* Tarefas propostas
[a] No relato da anhara, qual é o nome do primo do narrador?
[b] Retome o relato da anhara a partir do ponto em que ele termina e escreva a continuação.

* Texto fornecido
+-------+

Meu primo não deixou de fixá-lo corajosamente nos olhos; ficou envergonhado; baixou o olhar; levantou-se vagarosamente; sacudiu-se de novo, dando voltas em círculo; virou-se e dirigiu-se ao grupo das fêmeas e das crias; mexendo a sua cauda, dava o sinal para retirar-se; olharam para nós, num gesto de despedida; foram-se embora; desaparecendo gradualmente no horizonte.

Naquele instante, me parecia um sonho, uma odisseia de fantasma. Fiquei a transpirar; perdia a respiração; fiquei irritado; sentei-me no chão, num ambiente de tremura; imaginando o que acabava de acontecer. O Sol, na altura, já se desaparecia lentamente no horizonte oeste.
Soprava uma brisa estranha através da anhara; parecia o mundo parou; o silêncio tomava conta da floresta em todo redor; nem se ouvia o cantar melodioso dos pássaros. Meu primo Mupiaku assegurou-me com as mãos, fez-me levantar-se, arrastando-se pelo vale, em direcção da aldeia.

+-------+

* Linhas de dados
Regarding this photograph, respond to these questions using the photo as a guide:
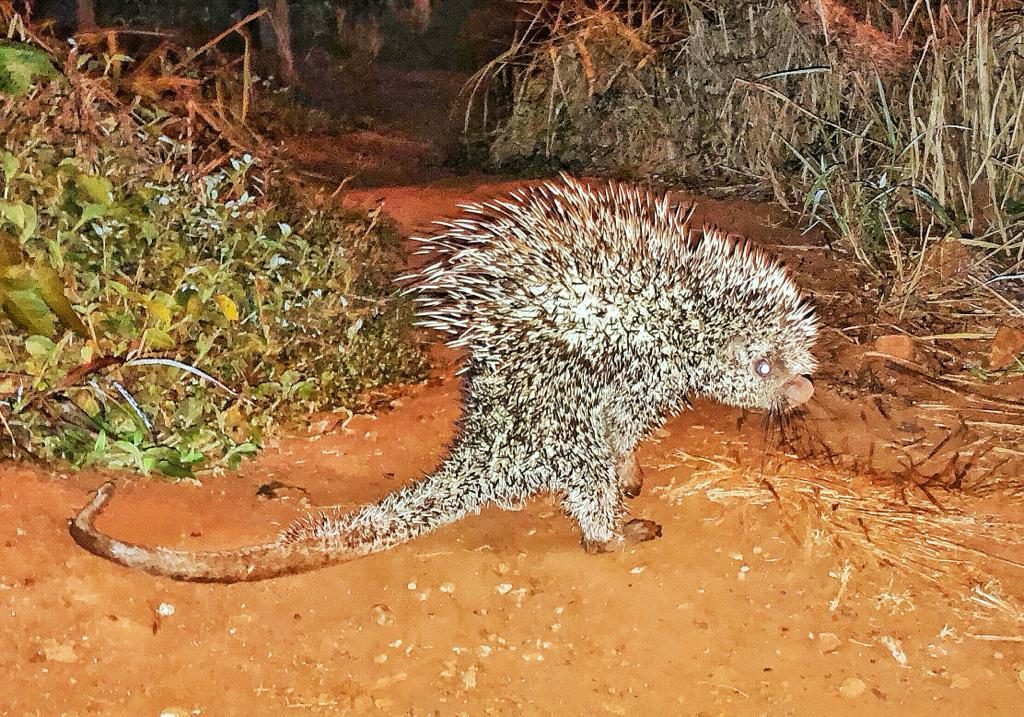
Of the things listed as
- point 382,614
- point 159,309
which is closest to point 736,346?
point 382,614

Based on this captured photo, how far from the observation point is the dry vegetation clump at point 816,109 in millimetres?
4488

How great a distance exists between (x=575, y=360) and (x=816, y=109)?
13.1ft

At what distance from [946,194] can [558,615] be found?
A: 3.61m

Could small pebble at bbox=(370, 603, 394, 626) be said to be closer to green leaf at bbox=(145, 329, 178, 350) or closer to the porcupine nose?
green leaf at bbox=(145, 329, 178, 350)

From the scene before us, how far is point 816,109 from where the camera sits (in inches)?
230

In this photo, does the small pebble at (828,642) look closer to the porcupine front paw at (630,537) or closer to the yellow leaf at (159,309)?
the porcupine front paw at (630,537)

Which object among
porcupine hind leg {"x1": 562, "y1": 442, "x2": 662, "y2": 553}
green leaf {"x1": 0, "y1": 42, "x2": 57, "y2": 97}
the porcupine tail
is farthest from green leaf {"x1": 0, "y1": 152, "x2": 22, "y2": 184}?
porcupine hind leg {"x1": 562, "y1": 442, "x2": 662, "y2": 553}

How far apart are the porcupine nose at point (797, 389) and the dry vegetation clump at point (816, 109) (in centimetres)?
165

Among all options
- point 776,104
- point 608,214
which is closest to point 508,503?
point 608,214

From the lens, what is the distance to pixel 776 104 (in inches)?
240

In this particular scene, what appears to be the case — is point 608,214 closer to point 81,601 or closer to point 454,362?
point 454,362

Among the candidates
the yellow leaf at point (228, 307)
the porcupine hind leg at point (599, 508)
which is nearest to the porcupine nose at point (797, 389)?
the porcupine hind leg at point (599, 508)

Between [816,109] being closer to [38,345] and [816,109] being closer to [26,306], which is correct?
[38,345]

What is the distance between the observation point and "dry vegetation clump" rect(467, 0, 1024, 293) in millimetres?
4488
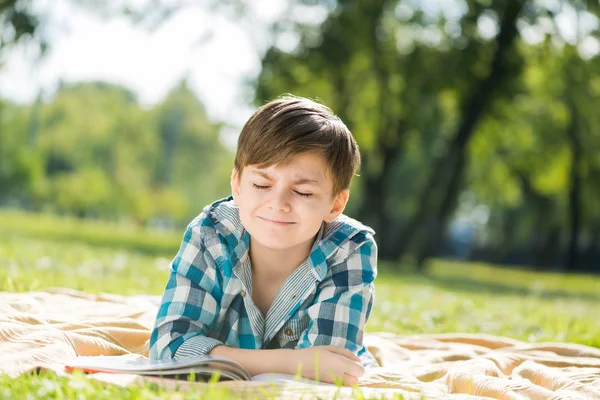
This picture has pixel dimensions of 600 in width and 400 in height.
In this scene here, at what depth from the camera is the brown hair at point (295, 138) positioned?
291 centimetres

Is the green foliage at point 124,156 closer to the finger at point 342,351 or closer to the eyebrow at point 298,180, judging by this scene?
the eyebrow at point 298,180

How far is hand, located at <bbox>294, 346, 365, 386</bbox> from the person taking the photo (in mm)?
2791

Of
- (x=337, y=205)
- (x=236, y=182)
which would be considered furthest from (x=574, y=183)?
(x=236, y=182)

+-------+

* Respostas às tarefas
[a] Mupiaku.

[b]
Um acontecimento bastante desafiante, que marcou toda minha vida e sempre ficou bem gravado na minha mente. Meu pai dizia-me, este é o sinal de valentia e de combatente, que desponta o teu futuro. Agora, como Príncipe, que tu és, da família real do Reino Mbunda, do Muene Katavola e do Muene Mbanduya Vukolo, da linhagem da Kamba ya Mbao, tens o dever de levantar-te e combater o Colonialismo Português.

Neste respeito, meu pai afirmava, num tom austero, dizendo: Não se verga perante o teu adversário ou teu inimigo. A morte é o destino, não há forma de evitá-la eternamente. Ela virá sempre ao teu encontro quando a hora chegar. Só cobardes têm medo dela; aqueles que não tende valores da vida, que flutua no ar, como papagaio de papel, levado pelo vento, sem destino.

Crescendo na comunidade indígena, despertou cedo a minha consciência de angolano, forjando o meu carácter e levando-me à extremidade do patriotismo. O habitat indígena é o meio social onde está bem implantado e enraizado o património cultural dos povos nativos; aqueles valores que nos são inerentes, que são atributos da nossa personalidade; alias, aquilo que nos distingue dos outros; isto é, a nossa maneira de ser, de estar, de viver e de pensar.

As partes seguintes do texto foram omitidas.